In an attempt to ensure that workers’ resistance to these cuts will be weakened, Maude is also proposing to cut trade union facility time: “All departments are being advised they are not to allow more than 0.1% of the pay bill to be devoted to union duties, down from the present 0.26% average”. In addition: “Paid time off for trade union activities, such as attending union conferences, will not be granted. A new regulation will block those who spend all their time on union work from being promoted”. The PCS has pointed out that the employers actually gain by this arrangement: “The very small proportion of work time that is allowed is more than justified by the huge organisational and economic benefits that it brings and it is absolutely right that this is publicly funded”. (The Guardian, 6 October)

There will be blowback if this measure is implemented. There is already a ratcheting up of fury in the ranks of PCS and other workers because of the cuts. This was shown when Maude visited the Revenue and Customs offices in Coventry recently. He had previously suggested that, as an alternative to a one-day strike against pensions, civil servants should take just 15 minutes, a ‘civilised’ but, needless to say, ineffective action. On this occasion, however, the HMRC workers took Maude’s advice, and spontaneously staged a 15-minute strike after he arrived! The employers will face a big price ultimately if they remove facility time.
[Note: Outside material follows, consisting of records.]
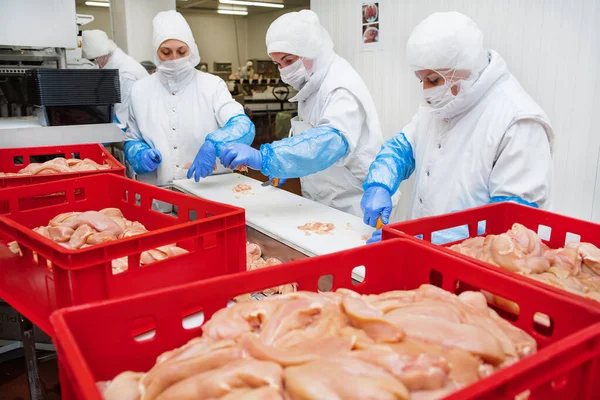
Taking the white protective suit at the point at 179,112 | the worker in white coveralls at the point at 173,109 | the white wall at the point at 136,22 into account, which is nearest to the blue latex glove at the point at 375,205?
the worker in white coveralls at the point at 173,109

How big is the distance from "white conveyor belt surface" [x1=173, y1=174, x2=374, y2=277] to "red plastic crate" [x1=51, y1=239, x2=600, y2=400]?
1.86 feet

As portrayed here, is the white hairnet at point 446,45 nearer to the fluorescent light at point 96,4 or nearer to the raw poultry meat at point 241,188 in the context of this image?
the raw poultry meat at point 241,188

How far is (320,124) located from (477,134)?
3.16ft

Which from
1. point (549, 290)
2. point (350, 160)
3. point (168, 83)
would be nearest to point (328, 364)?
point (549, 290)

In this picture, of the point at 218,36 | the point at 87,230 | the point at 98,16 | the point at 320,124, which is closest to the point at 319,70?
the point at 320,124

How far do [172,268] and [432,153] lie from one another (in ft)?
4.70

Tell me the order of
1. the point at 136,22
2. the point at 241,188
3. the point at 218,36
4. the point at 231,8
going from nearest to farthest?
the point at 241,188 → the point at 136,22 → the point at 231,8 → the point at 218,36

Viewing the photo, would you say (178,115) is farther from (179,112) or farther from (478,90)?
(478,90)

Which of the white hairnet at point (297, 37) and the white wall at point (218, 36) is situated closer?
the white hairnet at point (297, 37)

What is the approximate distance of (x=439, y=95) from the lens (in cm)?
211

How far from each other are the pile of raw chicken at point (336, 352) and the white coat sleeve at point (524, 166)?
1063 mm

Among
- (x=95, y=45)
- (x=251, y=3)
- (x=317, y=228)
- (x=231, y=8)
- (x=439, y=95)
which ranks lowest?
(x=317, y=228)

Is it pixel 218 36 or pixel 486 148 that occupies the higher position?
pixel 218 36

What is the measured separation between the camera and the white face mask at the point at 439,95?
2094 mm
If they get away with it in the civil service, it will be extended to other workers, like teachers. Already in some London schools, National Union of Teachers members are so terrified of the reign of terror imposed by dictatorial head teachers that some have been forced to hold union meetings clandestinely away from the school. This in turn will create a bitter but harder mood, where new sections of the working class will be steeled for the struggle. Rather than defeating ‘militancy’, it will breed new militants.

The battle lines have been drawn. The full strength of the unions must be deployed through action to defeat this government. The Portuguese workers recently showed the way when almost one million people took to the streets in over 40 cities and forced the government to reverse some of its austerity measures.

A new mass party of the working class must be built as the political voice of organised labour. Miliband showed once more on 20 October that, like the capitalist Liberals – whom the Labour Party originally displaced as the voice of the workers in the late 19th and early 20th centuries – the present ‘Labour’ Party is in the camp of capitalism. This may not stop Labour wining a majority in elections – it currently stands at 43% in recent polls – but many will vote for it through gritted teeth in order to defeat the Tories. But workers in the US vote for a ‘radical’ capitalist party to defeat the right-wing Republicans. A Miliband government will disappoint millions if it is elected and remains within the framework of capitalism, as it will. We must build now a new mass voice, an independent party of working people. Support for the Trade Unionist and Socialist Coalition (TUSC) is a step in this direction.

We must take up the call for a general strike by organising meetings in every area, factory and workplace to discuss how to make it effective. The General Council of the TUC must set the date for this strike and then direct all forces to the point of attack in order to realise an immense manifestation of working-class power. This can stop Cameron and his crew in their tracks. Capitalism – and the capitalists of both the ‘responsible’ and ‘irresponsible’ varieties – has no answers. Only a democratic socialist plan of production can show a way forward.